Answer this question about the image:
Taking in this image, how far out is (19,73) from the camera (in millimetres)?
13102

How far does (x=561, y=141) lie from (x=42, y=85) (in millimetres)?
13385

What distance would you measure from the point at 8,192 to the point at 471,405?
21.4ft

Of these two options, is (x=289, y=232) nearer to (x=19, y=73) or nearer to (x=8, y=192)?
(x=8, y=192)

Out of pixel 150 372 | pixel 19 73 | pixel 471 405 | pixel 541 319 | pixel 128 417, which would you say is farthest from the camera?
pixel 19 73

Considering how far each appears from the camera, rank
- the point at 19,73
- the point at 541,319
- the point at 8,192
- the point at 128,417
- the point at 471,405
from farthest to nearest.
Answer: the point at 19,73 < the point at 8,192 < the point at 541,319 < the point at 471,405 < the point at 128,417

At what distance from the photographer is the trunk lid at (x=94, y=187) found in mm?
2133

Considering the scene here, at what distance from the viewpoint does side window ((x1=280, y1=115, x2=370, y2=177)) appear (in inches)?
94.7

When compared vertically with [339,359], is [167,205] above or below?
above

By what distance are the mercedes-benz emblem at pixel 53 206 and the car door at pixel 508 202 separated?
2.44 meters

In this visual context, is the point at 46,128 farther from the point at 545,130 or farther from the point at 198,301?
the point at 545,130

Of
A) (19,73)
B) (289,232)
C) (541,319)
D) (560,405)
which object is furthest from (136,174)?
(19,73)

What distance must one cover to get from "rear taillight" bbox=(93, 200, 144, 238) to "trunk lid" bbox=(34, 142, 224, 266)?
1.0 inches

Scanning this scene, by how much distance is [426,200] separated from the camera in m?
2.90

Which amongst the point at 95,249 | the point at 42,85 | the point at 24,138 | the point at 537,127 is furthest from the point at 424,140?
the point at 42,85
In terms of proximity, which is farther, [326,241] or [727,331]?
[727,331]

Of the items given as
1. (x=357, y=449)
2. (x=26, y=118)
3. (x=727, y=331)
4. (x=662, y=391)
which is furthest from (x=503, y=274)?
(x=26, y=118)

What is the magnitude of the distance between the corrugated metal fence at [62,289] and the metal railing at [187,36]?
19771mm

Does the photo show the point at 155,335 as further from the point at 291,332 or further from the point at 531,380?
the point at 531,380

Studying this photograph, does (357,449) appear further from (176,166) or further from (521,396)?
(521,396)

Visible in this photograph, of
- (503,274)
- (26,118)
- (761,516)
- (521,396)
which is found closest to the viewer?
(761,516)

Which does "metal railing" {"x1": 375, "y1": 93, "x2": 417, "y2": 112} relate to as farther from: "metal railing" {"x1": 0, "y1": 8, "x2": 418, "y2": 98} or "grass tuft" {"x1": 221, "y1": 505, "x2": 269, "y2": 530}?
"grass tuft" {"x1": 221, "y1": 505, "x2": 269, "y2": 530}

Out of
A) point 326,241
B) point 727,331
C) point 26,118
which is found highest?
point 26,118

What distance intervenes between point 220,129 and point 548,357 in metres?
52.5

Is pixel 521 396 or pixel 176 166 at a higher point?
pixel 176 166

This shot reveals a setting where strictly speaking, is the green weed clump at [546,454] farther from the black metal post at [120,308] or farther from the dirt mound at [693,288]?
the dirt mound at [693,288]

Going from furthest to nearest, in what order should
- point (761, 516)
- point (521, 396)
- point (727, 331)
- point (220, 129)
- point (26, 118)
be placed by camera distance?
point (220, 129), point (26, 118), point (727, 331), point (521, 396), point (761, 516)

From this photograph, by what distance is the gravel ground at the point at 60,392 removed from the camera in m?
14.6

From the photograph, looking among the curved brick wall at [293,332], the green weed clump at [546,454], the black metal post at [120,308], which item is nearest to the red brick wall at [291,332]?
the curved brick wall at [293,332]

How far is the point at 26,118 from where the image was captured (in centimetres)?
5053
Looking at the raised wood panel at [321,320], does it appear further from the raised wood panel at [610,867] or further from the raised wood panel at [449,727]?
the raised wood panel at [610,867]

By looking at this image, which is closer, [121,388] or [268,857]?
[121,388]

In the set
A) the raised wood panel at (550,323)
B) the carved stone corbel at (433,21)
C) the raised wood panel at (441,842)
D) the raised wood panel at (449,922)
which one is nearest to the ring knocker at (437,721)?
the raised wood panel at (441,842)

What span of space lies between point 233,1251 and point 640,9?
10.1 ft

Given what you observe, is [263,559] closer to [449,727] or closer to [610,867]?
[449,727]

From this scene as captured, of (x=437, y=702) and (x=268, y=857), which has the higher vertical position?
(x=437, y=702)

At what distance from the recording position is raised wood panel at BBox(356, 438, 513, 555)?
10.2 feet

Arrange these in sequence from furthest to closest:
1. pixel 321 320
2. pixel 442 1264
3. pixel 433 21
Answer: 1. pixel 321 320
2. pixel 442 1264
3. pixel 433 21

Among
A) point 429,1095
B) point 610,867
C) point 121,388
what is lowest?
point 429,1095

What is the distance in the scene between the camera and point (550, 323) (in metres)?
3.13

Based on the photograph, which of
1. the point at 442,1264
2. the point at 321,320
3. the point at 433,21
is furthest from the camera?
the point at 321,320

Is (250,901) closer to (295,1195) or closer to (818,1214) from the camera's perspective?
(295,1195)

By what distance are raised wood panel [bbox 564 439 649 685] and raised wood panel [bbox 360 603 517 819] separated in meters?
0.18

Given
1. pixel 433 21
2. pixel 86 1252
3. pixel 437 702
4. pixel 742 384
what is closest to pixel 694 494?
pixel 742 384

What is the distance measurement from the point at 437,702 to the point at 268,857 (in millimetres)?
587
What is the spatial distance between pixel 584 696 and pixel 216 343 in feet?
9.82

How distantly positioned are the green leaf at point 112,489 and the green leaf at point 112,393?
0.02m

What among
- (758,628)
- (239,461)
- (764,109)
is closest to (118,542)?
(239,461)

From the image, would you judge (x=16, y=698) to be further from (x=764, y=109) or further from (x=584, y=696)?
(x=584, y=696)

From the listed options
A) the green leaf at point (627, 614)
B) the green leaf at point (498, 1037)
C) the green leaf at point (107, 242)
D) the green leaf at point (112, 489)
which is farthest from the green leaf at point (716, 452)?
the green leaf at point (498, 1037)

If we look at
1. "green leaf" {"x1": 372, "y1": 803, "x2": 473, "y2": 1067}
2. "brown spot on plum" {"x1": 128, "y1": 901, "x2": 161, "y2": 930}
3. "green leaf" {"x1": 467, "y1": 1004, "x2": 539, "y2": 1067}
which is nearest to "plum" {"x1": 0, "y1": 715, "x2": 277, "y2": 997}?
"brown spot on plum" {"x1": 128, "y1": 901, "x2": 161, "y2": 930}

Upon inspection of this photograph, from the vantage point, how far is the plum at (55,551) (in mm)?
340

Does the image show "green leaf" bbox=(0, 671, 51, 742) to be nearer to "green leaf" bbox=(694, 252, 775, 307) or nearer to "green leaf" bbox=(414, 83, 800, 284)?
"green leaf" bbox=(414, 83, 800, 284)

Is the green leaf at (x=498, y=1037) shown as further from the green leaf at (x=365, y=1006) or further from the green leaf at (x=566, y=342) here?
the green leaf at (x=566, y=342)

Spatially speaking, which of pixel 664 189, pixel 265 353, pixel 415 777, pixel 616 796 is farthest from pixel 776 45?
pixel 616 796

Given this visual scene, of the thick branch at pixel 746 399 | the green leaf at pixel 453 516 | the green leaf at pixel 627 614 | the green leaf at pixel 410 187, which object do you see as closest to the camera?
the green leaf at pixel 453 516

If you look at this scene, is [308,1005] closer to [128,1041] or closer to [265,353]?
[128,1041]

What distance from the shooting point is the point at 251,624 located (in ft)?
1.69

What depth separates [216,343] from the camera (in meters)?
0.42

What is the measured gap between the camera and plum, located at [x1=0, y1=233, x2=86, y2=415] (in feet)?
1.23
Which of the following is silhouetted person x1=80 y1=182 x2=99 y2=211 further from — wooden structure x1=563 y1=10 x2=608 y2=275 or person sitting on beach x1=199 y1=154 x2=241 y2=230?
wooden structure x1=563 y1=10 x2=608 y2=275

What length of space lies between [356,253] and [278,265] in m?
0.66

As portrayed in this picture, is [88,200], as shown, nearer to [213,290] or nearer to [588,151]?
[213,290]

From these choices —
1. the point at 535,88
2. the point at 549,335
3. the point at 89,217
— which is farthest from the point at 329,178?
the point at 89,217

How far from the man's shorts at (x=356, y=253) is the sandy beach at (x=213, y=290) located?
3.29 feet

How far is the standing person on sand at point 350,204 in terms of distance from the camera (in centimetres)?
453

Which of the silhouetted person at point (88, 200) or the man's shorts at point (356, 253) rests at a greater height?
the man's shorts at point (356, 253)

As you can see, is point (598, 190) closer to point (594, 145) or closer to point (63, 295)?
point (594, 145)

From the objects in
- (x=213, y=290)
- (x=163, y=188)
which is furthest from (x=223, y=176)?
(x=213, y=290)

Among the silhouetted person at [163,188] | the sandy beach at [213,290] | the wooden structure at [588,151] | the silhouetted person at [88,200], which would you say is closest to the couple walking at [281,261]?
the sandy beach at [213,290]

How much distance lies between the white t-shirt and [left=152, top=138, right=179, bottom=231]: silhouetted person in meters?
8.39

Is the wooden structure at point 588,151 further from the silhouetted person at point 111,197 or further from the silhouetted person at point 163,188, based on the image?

****************************************

## SET PROBLEM
Return, without any change, the lines of the entries above, starting with the line that contains "As you can see, is" and going on through the last line of the entries.

## WORKED ANSWER
As you can see, is point (598, 190) closer to point (594, 145) or closer to point (63, 295)?
point (594, 145)

From the objects in
- (x=213, y=290)
- (x=163, y=188)
which is furthest from (x=223, y=176)?
(x=213, y=290)

Among the silhouetted person at [163,188] | the sandy beach at [213,290] | the wooden structure at [588,151] | the silhouetted person at [88,200], which would you say is closest to the couple walking at [281,261]?
the sandy beach at [213,290]

How much distance lies between the white t-shirt and [left=152, top=138, right=179, bottom=231]: silhouetted person in meters?
8.39

Is the wooden structure at point 588,151 further from the silhouetted person at point 111,197 or further from the silhouetted person at point 163,188, based on the image?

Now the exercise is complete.